Tevens is er ruim voldoende aandacht voor de comorbiditeit. Zo wordt in het hoofdstuk over adhd een tabel gepresenteerd die inzichtelijk maakt hoeveel kans een kind heeft op het hebben van comorbide diagnoses. De kans dat een kind met adhd ook een angststoornis heeft, is 25%. De kans dat een kind met adhd een stemmingstoornis heeft is 15%. Deze hoge mate van comorbiditeit staat op gespannen voet met het werken in zorglijnen in de ggz. Zorglijnen richten zich op de behandeling van een diagnose, terwijl veel kinderen juist meerdere diagnoses hebben die vervolgens dus in verschillende zorglijnen behandeld moeten worden (lees: door verschillende hulpverleners).
Voor elke psychiatrische diagnose wordt stilgestaan bij behandeling en prognose. Met deze indeling oogt het boek als een leerboek en biedt het een breed overzicht van theorie, epidemiologie, diagnostiek en behandeling en wordt het klinisch beeld geïllustreerd aan de hand van een casus. Dat de hoofdstukken niet uitputtend zijn, compenseert de literatuurlijst. Bijzonder welkom zijn de literatuurreferenties voor kinderen, jongeren en ouders, de adressen van cliëntverenigingen en relevante internetsites.
Diverse stoornissen worden beschreven, waaronder de dwangstoornis, tics, autismespectrumstoornissen, psychosen, depressie, angst en adhd. Het merendeel daarvan sluit goed aan op wat je in de klinische praktijk van de ggz tegenkomt. Het is echter niet geheel duidelijk waarom de auteurs hebben gekozen voor een hoofdstuk over organische psychosen. Deze komen relatief weinig voor, terwijl gedragsproblemen en eetstoornissen juist ontbreken. Verhey geeft in zijn inleidend hoofdstuk aan dat als richtlijn voor de besproken stoornissen onder andere geldt dat er een stoornis in waarneming en oordeelsvorming moet zijn. Eetstoornissen vallen zeker in deze categorie. Gezien de ernst van eetstoornissen en het feit dat juist deze cliënten hun problematiek ontkennen, maakt dat elke ( beginnende) hulpverlener alert moet zijn op deze problematiek.

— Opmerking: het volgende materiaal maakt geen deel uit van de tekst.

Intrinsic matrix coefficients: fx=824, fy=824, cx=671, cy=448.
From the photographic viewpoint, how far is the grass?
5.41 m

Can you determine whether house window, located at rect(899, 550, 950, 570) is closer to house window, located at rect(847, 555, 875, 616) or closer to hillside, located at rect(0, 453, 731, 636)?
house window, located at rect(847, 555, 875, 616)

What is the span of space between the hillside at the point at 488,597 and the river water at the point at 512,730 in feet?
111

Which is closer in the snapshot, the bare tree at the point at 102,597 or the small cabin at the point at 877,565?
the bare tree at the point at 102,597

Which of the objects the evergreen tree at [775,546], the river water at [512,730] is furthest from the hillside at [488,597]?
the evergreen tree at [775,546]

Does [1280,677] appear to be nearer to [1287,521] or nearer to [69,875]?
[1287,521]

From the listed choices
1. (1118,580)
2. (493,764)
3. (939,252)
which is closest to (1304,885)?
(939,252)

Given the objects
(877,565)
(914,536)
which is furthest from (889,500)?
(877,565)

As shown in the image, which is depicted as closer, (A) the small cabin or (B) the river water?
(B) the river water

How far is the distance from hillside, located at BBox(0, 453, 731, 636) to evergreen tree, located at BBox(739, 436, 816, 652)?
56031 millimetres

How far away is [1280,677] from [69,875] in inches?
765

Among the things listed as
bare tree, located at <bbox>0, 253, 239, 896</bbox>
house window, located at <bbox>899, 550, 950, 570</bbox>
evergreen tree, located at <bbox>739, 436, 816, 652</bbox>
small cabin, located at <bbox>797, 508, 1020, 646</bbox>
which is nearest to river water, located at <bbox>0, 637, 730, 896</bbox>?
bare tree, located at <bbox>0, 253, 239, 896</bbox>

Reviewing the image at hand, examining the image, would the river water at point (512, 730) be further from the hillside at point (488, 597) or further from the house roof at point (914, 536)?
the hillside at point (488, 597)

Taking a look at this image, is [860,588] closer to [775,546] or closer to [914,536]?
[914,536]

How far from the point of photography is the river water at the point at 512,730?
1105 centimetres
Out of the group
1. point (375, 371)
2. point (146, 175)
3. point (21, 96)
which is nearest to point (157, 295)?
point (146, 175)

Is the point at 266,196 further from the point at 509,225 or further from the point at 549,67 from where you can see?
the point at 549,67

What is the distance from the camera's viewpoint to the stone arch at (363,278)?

In het boek worden twee persoonlijkheidsstoornissen besproken, te weten de borderline persoonlijkheidsstoornis en de narcistische persoonlijkheidsstoornis. Het is niet duidelijk waarom specifiek voor deze twee stoornissen gekozen is. De vanzelfsprekendheid waarmee over deze diagnoses in dit boek wordt gesproken, loopt (nog) niet synchroon met de praktijk. Er is veel huiver om jonge mensen onder de achttien jaar als zodanig te classificeren. Een leerboek anno 2010 zou iets kunnen zeggen over de voor- en nadelen en de discussie rond het stellen van de diagnose persoonlijkheidsstoornissen beneden de achttien jaar.

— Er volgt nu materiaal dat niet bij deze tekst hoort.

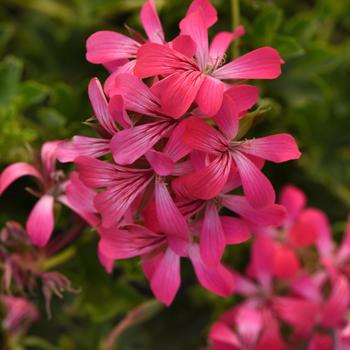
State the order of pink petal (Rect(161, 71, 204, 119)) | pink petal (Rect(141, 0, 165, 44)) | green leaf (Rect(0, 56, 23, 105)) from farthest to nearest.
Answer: green leaf (Rect(0, 56, 23, 105))
pink petal (Rect(141, 0, 165, 44))
pink petal (Rect(161, 71, 204, 119))

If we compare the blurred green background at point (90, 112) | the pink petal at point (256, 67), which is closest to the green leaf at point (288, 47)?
the blurred green background at point (90, 112)

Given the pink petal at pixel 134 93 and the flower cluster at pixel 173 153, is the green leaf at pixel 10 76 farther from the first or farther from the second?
the pink petal at pixel 134 93

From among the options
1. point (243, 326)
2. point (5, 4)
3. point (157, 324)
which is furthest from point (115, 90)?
point (5, 4)

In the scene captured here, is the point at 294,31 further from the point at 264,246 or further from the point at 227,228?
the point at 227,228

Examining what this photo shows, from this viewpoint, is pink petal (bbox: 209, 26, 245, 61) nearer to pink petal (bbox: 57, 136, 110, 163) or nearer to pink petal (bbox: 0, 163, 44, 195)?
pink petal (bbox: 57, 136, 110, 163)

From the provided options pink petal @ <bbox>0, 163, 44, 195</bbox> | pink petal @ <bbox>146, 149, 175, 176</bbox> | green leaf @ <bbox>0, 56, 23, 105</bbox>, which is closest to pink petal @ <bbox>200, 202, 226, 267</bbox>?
pink petal @ <bbox>146, 149, 175, 176</bbox>

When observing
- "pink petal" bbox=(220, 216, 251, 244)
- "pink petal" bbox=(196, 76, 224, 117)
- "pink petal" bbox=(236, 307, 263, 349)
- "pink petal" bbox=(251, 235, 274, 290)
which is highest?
"pink petal" bbox=(196, 76, 224, 117)

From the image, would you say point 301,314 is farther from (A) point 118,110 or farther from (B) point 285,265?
(A) point 118,110
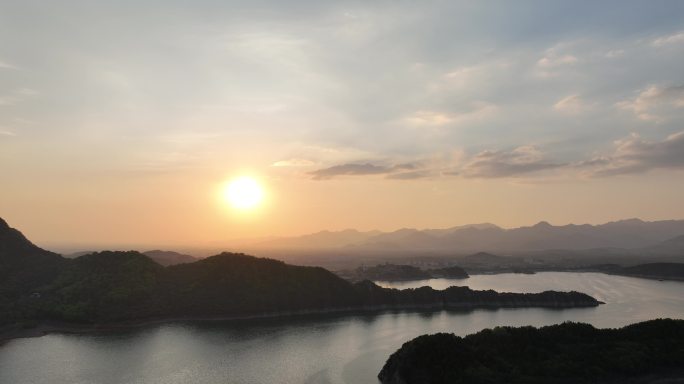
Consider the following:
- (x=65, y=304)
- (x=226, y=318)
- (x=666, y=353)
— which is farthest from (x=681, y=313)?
(x=65, y=304)

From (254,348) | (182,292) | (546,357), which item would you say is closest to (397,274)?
(182,292)

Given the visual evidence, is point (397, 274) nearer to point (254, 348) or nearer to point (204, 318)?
point (204, 318)

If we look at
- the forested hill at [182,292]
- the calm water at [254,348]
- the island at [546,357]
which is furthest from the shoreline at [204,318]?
the island at [546,357]

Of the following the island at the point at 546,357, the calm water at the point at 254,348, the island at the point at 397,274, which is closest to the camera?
the island at the point at 546,357

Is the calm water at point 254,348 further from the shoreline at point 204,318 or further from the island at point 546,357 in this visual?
the island at point 546,357

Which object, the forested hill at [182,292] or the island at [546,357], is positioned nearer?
the island at [546,357]

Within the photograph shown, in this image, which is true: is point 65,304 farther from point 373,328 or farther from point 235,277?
point 373,328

In het hoofdstuk over hechtingsstoornissen wordt de in de praktijk toegepaste differentiatie- en fasetherapie (Thoomes-Vreugdenhil, 2006) niet genoemd. Differentiatietherapie is een methode waarbij door systematisch differentiëren hechtingsgedrag wordt ontwikkeld. Fasetherapie gaat ervan uit dat nabijheid van hechtingsfiguren in de ontwikkeling noodzakelijk is om tot een veilige hechtingsrelatie te kunnen komen. Elke ontwikkelingsfase heeft haar eigen nabijheidsvorm en het kind moet iedere vorm ervaren hebben om een intieme relatie aan te kunnen gaan. Fasetherapie laat het kind iedere nabijheidsvorm ervaren.
Samengevat: de auteurs van de diverse hoofdstukken van Psychiatrische stoornissen zijn stuk voor stuk autoriteiten op hun vakgebied. Ze zijn erin geslaagd op zeer toegankelijke wijze, zonder het gebruik van veel vakjargon, de stoornissen inzichtelijk te maken voor de studenten en beginnende hulpverleners in het veld van de kinder-en jeugdpsychiatrie. Het boek biedt handvatten en is uitermate geschikt als kennismaking voor de nog onervaren hulpverlener in het complexe veld van de kinder- en jeugdpsychiatrie.